Умственная жизнь 1830-х годов пестра и запутанна. Романтизм в эту пору охватил самые широкие круги – от академических, где он процветал на почве пристального изучения современной философии, до обывательских, превративших романтизм в бездумную и эффектную моду. Зыбкости границ между «романтизмами» разного уровня способствовала эклектичность 30-х годов. Молодежь уже воспринимает романтическое наследство в его совокупности. Она одновременно приемлет Пушкина и Марлинского, Жуковского и Рылеева, Байрона, Шиллера, Гюго. Тогда как для людей предыдущего поколения все это явления не только различные, но нередко несовместимые, враждебно противостоящие. Противоречивое время предлагает молодому поколению на выбор разные образы эпохальной личности. Это и демонический герой, в котором живы традиции революционного романтизма (Полежаев, Лермонтов); он имел свой вульгарный вариант, увековеченный Лермонтовым в Грушницком. Это и шеллингианский возвышенный поэт, знаменующий последекабристский поворот к «абсолютному» и трансцендентному. К этим разновидностям романтического образа присоединяются его модификации, образующиеся на почве новых философских и социологических увлечений. Так, в романтической эпистолярной «поэме», которую представляет собой переписка молодого Герцена с невестой, строится образ, сочетающий «демонизм» с социально-утопическими мечтаниями.

Социально-утопические предпосылки перестроили демоническую тему молодого Герцена. Герой его демоничен не потому, что такова его метафизическая сущность, но потому, что к этому его привели социальная несправедливость, враждебность «толпы», преследования власти, разлука с любимой и т. д. Устраните эти причины – и вы вернете героя гармонии. Но для этого нужно изменить действительность.

Такова в 30-х годах одна из философских модификаций романтического образа. Другую философскую модификацию предстояло создать Бакунину вскоре после того, как он приобщился к современному романтизму.

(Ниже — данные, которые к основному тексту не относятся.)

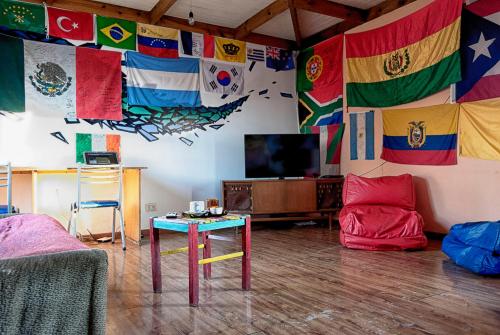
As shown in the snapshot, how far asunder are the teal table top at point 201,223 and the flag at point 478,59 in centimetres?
289

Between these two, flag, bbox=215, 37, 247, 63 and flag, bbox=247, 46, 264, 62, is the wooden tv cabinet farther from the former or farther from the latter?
flag, bbox=247, 46, 264, 62

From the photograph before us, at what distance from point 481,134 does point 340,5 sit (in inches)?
94.2

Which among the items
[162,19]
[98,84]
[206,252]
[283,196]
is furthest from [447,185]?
[98,84]

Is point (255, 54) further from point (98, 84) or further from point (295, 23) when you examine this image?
point (98, 84)

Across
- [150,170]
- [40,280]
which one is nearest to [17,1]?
[150,170]

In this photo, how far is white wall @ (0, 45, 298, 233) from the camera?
173 inches

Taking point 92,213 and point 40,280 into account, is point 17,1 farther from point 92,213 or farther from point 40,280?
point 40,280

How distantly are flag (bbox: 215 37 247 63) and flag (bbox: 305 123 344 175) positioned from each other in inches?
63.5

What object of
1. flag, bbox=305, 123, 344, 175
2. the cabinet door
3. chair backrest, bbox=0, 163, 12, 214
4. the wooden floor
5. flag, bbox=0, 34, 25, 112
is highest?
flag, bbox=0, 34, 25, 112

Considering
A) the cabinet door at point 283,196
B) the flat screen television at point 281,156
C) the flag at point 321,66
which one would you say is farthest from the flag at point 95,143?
the flag at point 321,66

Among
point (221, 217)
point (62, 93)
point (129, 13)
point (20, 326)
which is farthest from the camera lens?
point (129, 13)

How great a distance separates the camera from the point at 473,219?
4023 millimetres

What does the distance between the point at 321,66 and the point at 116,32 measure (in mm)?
2964

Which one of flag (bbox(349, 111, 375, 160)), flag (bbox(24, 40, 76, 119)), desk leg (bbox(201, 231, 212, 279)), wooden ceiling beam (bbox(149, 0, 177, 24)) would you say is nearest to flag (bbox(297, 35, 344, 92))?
flag (bbox(349, 111, 375, 160))
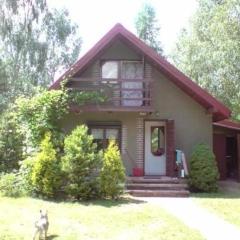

Еще в свой «дофилософский» период, в январе 1834 года двадцатилетний Бакунин пишет сестрам о пережитой им «интеллектуальной революции» и о том, что он «принял окончательное решение» относительно своего будущего, о разочаровании в «свете» и о том, что познание является единственной достойной человека целью. Эта туманная схема обретет содержание позже, вместе с тем философским романтизмом, с которым в 1835 году Бакунин познакомился в кругу Станкевича и его друзей. И вот тогда молодой Бакунин начинает строить свою новую личность, образ воинствующего искателя ценностей духа и проповедника философских идей.

Русские люди 1830–1840-х годов, как известно, весьма самобытно воспринимали немецкую философию, подчиняя ее запросам собственной умственной жизни. К Бакунину это относится еще в большей мере, чем, скажем, к более академическому Станкевичу.

После малоуспешных попыток овладеть философией Канта Бакунин сразу переходит к Фихте; притом это Фихте, представленный не главными своими произведениями («Наукоучение», «О назначении человека»), но поздним трактатом «Наставление к блаженной жизни», в котором речь шла о том, что жизнь есть непрестанное стремление к блаженству, а также о единстве жизни, блаженства и любви. Учение Фихте о любви было подхвачено и по-своему истолковано участниками кружка Станкевича в пору их напряженных этических раздумий. В этой самобытной трактовке оно многое определило в миропонимании Станкевича и на время увлекло Белинского. Для Бакунина же дело было не только в этом; в учении и в облике Фихте его привлекают патетические и проповеднические черты. Основой его позиции становится своеобразный мессианизм.